* BEGIN Selection *
In fact, with C++11, all of the problems go away if you change the
declaration of pInstance to:
static std::atomic<Singleton*> pInstance;
*viola*
Mike
It means that within the bounds of C++98/03 you can't reliably use
threads. The reason we do and have been using them for a long time is
that the threading libraries (like POSIX threads) have additional
guarantees. However, when you use DLCP you forgo those guarantees
since you access a shared entity outside of the protected scope.
Generally, you couldn't use DLCP in any way portably and reliably.
One could still make it work if one bothered to write very
platform-specific code (for a specific compiler/OS/hardware) and
make sure that volatile does what you expect and by using right
memory barriers. But as a general rule, you couldn't do that. And
not the least because even the use of volatile + memory barriers
for threading is not guaranteed to give you the results you want.
In the C++0x (or should we start calling it C++11 ?) You're perfectly
able to do this portably with the use of atomics and correct ordering
directives.
HTH,
Andy.
Different threads may see writes to separate variables in different
orders, unless there is appropriate synchronization used.
e.g. thread A writes x=1, y=2. Threads B and C both read y and then x.
Thread B sees y==2, x==1. Thread C sees y==2, x==0.
Unless you have explicit synchronization, such as a mutex lock, this
is a valid outcome. Technically, this is undefined behaviour by the C+
+11 standard, unless x and y are atomic variables, and even then if
the operations are memory_order_relaxed then this outcome is still
permitted.
Anthony
--
Author of C++ Concurrency in Action http://www.stdthread.co.uk/book/
just::thread C++0x thread library http://www.stdthread.co.uk
Just Software Solutions Ltd http://www.justsoftwaresolutions.co.uk
15 Carrallack Mews, St Just, Cornwall, TR19 7UL, UK. Company No.
5478976
on Wed Aug 17 2011, nospam <nospam-AT-nospam.nospam> wrote:
> There is something in this article that puzzles me
> http://www.aristeia.com/Papers/DDJ_Jul_Aug_2004_revised.pdf
>
> The article says the following code may not work correctly in a
> multi-threaded environment for two reasons. The code has volatile all
> over the place to prevent the compiler from re-ordering code.
Even if volatile has that effect, the CPU is still allowed to "re-order
code" as long as the effects *observable in a single thread* aren't
changed.
* END Selection *
* BEGIN Supplied information *
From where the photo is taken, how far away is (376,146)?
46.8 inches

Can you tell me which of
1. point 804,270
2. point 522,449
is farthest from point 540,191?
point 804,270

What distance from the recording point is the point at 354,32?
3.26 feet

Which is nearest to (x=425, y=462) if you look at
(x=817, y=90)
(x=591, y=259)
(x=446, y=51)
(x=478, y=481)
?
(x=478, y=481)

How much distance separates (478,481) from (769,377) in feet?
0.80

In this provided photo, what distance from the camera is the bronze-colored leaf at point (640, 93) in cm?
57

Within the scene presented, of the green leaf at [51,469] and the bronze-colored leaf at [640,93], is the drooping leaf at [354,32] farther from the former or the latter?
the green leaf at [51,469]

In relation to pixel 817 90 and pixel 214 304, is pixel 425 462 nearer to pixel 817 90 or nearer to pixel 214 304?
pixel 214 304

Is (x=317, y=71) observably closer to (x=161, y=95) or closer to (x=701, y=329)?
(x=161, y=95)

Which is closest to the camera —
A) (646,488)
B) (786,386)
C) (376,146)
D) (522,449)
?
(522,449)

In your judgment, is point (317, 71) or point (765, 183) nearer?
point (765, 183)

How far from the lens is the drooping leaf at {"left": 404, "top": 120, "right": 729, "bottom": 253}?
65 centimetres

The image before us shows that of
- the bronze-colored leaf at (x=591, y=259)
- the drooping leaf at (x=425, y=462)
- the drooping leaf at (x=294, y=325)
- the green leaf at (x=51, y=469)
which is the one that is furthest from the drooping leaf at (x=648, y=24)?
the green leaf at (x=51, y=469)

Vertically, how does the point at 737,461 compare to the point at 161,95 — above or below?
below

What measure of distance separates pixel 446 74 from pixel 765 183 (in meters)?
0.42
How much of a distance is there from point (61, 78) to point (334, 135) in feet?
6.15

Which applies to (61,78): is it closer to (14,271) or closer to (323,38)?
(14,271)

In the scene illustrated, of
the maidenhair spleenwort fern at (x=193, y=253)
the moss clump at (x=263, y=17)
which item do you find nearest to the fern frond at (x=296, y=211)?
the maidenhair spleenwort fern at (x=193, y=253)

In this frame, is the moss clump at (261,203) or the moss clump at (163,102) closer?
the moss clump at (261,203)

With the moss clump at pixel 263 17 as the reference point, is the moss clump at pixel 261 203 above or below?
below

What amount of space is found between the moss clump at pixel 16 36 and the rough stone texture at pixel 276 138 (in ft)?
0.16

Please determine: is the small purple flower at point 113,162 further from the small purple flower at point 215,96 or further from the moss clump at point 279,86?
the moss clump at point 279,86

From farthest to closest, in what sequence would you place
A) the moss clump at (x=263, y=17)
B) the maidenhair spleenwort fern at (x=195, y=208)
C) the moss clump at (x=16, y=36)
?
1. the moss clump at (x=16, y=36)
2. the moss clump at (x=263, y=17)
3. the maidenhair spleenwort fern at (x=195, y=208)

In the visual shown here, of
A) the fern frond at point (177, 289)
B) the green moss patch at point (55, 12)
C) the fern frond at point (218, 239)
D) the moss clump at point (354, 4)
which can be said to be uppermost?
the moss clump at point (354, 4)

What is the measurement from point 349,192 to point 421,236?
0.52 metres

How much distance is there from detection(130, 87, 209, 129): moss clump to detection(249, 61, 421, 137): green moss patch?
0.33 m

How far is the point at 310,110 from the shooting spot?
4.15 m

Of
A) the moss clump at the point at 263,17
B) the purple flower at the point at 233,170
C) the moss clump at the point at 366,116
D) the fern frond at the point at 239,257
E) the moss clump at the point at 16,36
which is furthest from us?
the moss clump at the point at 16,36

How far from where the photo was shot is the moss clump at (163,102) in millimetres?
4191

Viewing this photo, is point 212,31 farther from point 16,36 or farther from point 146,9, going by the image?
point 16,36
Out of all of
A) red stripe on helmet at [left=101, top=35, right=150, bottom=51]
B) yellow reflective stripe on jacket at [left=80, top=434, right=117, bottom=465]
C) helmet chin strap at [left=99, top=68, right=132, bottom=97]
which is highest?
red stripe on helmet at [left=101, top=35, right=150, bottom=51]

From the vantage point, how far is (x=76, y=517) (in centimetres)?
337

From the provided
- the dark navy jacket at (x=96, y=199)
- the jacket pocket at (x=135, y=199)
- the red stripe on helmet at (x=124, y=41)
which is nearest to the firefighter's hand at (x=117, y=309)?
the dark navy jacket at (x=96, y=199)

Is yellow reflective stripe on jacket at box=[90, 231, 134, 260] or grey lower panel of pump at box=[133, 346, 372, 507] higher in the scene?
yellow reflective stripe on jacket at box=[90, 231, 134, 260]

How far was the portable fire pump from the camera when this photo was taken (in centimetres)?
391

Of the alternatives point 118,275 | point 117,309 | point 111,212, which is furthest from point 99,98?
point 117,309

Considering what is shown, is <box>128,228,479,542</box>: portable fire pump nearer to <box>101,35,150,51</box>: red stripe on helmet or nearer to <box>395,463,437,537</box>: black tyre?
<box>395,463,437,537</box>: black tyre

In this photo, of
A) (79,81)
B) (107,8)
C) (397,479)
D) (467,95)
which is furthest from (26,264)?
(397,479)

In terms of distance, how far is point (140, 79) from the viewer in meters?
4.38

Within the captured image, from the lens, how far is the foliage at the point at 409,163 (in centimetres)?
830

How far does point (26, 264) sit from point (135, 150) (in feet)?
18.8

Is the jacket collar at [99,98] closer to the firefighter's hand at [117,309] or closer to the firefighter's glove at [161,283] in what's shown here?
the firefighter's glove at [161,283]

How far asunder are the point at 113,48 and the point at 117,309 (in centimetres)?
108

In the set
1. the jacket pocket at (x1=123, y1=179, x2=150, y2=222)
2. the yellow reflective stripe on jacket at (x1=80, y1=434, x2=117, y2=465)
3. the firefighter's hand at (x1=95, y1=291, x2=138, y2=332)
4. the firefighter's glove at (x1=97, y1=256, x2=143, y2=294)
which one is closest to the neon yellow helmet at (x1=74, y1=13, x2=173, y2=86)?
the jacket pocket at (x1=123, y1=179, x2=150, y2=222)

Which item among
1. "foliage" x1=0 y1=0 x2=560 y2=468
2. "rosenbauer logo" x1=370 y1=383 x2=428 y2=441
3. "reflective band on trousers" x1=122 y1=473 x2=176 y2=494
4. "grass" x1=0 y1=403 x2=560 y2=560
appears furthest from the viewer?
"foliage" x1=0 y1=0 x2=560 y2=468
* END Supplied information *
**To do:**
(a) Answer these from the thread on double-checked locking in C++:
(i) What declaration of pInstance makes all of the problems go away with C++11?
(ii) In the example of thread A writing x=1, y=2, what values does thread C see?
(iii) On what date did nospam write the quoted post?
(b) From the records, pull out the lines starting at the line that contains "From farthest to" and ending after the line that contains "3. the maidenhair", both included, and reproduce them unchanged.

**Solutions below:**
(a)
(i) static std::atomic<Singleton*> pInstance;
(ii) y==2, x==0
(iii) Wed Aug 17 2011

(b)
From farthest to closest, in what sequence would you place
A) the moss clump at (x=263, y=17)
B) the maidenhair spleenwort fern at (x=195, y=208)
C) the moss clump at (x=16, y=36)
?
1. the moss clump at (x=16, y=36)
2. the moss clump at (x=263, y=17)
3. the maidenhair spleenwort fern at (x=195, y=208)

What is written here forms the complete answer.